Records for this exercise —
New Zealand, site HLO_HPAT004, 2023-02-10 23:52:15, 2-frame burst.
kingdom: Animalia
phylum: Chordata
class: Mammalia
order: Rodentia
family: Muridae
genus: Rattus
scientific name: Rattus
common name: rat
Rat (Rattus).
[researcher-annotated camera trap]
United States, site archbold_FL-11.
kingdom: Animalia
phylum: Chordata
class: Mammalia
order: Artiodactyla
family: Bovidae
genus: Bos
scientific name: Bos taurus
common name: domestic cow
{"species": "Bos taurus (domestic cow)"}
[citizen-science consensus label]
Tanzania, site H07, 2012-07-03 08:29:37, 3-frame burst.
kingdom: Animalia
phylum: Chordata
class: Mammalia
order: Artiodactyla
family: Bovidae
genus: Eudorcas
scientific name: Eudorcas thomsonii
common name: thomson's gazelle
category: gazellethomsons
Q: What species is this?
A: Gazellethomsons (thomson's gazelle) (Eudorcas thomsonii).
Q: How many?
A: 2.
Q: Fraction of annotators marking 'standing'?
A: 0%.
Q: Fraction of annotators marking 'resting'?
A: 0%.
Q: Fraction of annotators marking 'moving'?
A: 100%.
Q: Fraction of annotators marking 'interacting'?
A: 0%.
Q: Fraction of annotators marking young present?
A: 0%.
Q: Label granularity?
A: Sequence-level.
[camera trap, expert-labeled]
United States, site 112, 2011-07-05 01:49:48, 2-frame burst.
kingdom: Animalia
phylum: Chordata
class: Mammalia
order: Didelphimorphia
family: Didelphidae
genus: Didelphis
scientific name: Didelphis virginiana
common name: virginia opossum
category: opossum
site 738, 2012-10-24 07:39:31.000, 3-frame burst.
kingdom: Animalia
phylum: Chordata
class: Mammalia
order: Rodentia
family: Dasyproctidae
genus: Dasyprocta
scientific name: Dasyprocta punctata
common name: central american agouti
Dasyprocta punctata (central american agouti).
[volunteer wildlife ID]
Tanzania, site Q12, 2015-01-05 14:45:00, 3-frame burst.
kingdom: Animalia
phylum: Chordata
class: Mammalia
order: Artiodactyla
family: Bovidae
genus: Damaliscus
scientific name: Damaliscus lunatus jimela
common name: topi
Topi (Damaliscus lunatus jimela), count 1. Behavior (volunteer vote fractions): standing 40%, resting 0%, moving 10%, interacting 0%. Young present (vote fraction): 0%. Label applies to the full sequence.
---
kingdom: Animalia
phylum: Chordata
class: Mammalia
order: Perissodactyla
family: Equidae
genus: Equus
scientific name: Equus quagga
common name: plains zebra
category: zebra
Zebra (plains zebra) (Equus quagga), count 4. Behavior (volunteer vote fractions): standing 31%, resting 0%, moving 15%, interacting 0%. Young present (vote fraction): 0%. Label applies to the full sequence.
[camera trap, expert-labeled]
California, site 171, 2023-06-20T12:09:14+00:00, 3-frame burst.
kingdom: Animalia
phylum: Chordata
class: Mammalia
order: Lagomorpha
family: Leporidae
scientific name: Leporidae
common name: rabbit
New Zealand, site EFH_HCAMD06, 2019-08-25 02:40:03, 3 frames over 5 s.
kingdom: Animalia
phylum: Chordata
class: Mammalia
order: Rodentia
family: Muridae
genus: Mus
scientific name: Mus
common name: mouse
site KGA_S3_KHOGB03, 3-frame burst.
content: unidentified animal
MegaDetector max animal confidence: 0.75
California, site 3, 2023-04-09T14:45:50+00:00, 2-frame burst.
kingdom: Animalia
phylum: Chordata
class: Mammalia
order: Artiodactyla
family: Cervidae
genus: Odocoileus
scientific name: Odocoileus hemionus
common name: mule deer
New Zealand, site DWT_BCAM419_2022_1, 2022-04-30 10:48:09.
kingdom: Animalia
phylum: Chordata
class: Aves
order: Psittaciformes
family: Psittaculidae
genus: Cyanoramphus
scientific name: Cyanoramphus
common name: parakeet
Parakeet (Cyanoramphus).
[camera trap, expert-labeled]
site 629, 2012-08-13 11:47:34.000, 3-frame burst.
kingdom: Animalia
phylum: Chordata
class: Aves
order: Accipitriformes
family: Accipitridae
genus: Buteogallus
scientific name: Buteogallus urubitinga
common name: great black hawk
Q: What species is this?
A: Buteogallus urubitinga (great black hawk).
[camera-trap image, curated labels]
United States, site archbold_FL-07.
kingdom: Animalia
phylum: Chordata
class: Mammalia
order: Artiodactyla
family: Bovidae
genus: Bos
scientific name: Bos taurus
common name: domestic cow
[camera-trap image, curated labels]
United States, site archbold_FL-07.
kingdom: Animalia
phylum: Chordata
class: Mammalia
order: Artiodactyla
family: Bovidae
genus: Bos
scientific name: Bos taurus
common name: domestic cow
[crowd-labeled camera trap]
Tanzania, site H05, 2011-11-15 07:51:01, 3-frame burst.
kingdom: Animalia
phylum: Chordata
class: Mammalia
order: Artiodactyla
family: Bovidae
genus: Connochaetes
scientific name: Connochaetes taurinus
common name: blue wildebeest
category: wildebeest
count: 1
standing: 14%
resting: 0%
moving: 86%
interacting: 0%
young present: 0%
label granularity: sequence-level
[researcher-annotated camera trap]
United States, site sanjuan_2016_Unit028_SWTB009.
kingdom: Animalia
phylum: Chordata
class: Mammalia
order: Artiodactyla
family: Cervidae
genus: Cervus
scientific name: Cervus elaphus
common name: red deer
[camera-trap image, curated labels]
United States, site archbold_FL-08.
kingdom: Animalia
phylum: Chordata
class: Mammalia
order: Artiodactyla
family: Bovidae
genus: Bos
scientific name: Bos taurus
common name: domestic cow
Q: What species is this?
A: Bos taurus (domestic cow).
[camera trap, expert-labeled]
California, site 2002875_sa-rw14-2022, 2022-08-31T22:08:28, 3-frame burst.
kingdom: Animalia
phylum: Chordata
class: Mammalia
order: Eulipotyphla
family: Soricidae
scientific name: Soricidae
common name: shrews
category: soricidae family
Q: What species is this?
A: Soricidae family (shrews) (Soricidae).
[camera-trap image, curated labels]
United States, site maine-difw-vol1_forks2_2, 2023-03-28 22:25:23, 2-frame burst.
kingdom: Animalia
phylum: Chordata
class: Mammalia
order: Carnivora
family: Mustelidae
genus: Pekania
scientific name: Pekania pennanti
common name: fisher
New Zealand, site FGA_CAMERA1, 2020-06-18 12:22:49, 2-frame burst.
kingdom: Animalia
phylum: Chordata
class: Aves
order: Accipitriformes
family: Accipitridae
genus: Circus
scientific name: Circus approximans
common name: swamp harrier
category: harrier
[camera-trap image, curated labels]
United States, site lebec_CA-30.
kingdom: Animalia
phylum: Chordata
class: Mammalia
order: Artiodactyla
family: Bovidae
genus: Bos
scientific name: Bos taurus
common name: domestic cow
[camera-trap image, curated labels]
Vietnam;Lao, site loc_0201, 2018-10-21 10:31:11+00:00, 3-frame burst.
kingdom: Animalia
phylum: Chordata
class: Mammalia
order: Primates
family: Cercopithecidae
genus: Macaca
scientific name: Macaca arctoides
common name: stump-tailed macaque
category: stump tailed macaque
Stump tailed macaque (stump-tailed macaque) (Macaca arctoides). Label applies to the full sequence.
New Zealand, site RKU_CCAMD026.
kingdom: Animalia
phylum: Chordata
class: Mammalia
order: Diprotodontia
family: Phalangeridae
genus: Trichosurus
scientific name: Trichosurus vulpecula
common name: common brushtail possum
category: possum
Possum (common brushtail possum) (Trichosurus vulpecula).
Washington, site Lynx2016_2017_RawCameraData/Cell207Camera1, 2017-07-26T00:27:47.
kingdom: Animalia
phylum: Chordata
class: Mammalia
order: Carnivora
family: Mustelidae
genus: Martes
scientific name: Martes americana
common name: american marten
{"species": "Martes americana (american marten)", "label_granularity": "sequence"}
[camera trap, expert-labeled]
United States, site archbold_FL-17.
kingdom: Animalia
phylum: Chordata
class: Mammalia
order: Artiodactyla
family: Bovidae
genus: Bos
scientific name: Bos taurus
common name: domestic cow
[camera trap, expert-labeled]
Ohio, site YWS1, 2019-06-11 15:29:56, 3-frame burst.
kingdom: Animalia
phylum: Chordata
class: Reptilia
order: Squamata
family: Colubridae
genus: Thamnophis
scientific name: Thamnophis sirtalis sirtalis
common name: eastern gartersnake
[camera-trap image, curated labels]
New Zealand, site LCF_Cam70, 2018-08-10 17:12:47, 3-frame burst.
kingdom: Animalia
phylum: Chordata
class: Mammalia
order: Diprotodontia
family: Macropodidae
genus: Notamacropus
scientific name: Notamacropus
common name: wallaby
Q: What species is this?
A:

About this exercise — Retype exactly the lines above, from the one with "genus: Trichosurus" through the one with "family: Colubridae", inclusive.

Response —
genus: Trichosurus
scientific name: Trichosurus vulpecula
common name: common brushtail possum
category: possum
Possum (common brushtail possum) (Trichosurus vulpecula).
Washington, site Lynx2016_2017_RawCameraData/Cell207Camera1, 2017-07-26T00:27:47.
kingdom: Animalia
phylum: Chordata
class: Mammalia
order: Carnivora
family: Mustelidae
genus: Martes
scientific name: Martes americana
common name: american marten
{"species": "Martes americana (american marten)", "label_granularity": "sequence"}
[camera trap, expert-labeled]
United States, site archbold_FL-17.
kingdom: Animalia
phylum: Chordata
class: Mammalia
order: Artiodactyla
family: Bovidae
genus: Bos
scientific name: Bos taurus
common name: domestic cow
[camera trap, expert-labeled]
Ohio, site YWS1, 2019-06-11 15:29:56, 3-frame burst.
kingdom: Animalia
phylum: Chordata
class: Reptilia
order: Squamata
family: Colubridae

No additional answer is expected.